When you first pull in to this strip mall in the western suburbs of Chicago and see the covered up windows of Tong’s Tiki Hut, you might mistake the Villa Park restaurant for being closed.
Upon closer inspection you’ll find that it’s indeed open — and has been for some 30 years. (Unfortunately, its three sister locations haven’t been so lucky over time.)
In fact, the bamboo blinds obscuring the windows help to accomplish what most tiki bars aspire to do, which is create an insulated tropical environment with no distractions from the outside world.
For being a neighborhood Chinese restaurant, their dedication to the tiki theme is impressive. (They even got the music right with recordings of soothing Hawaiian steel guitar.) There’s a beach mural and lauhala matting on the walls, and a thatch overhang above the brown vinyl booths. Bamboo, shell and tapa pendant lamps are suspended from the ceiling, which is covered with fish netting and entangled plastic seagulls, lobsters and crabs.
A vaguely Rarotongan looking tiki stands against the rock wall, and to its right is a leopard-print bar flanked by an odd, colorfully-painted tiki pole. Beyond that is another smaller dining room with more rattan furniture and another island mural (last picture).
I felt like we must have entered some time warp when I saw that most of their tropical drinks cost $3.95! They’re served in tiki mugs and are actually pretty decent considering the price. About a dozen tiki cocktails are offered, from classics like the Mai Tai, Scorpion and Fog Cutter to the Tiki Lover, the house special made with gin, rum, coconut cream, pineapple juice and cream. Some even had wonderful throwback descriptions like this one for the Samoan Passion: “Legend has it that this potent drinks arouses hidden passions.”
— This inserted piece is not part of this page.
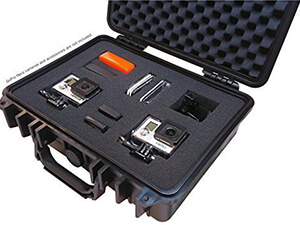 IBEX Black Watertight Hard Rugged Case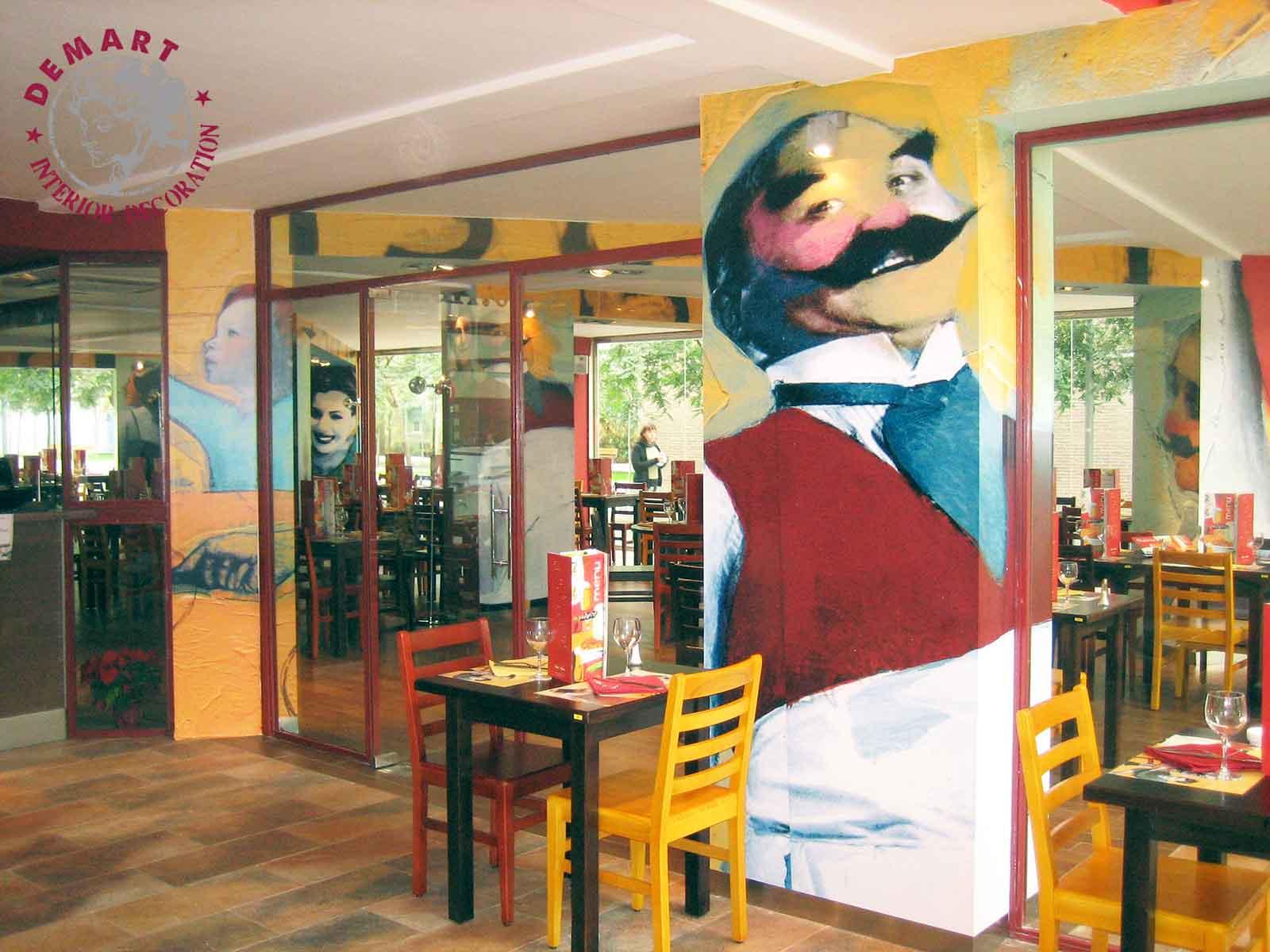 decorazione-parete-esterna-ristorante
Along with spicy Hunan and Szechuan dishes, the menu features all the Chinese-American standards you’d expect to find, including syrupy egg drop soup, orange chicken, chop suey and Mongolian beef with crispy fried cellophane noodles. (And if that’s still not American enough, they also have cheeseburgers, chicken nuggets and french fries…)
Their version of the pupu platter is called a bo bo tray ($11.95), which includes two each of egg rolls, barbecue ribs, aloha fried shrimp, Polynesian beef and wontons surrounding a small cooking sterno. I, however, went for my favorite “Polynesian” appetizer, crab rangoon (6 pieces for $5.95), and it was one of the better renditions of the dish I’ve had, with lots of filling.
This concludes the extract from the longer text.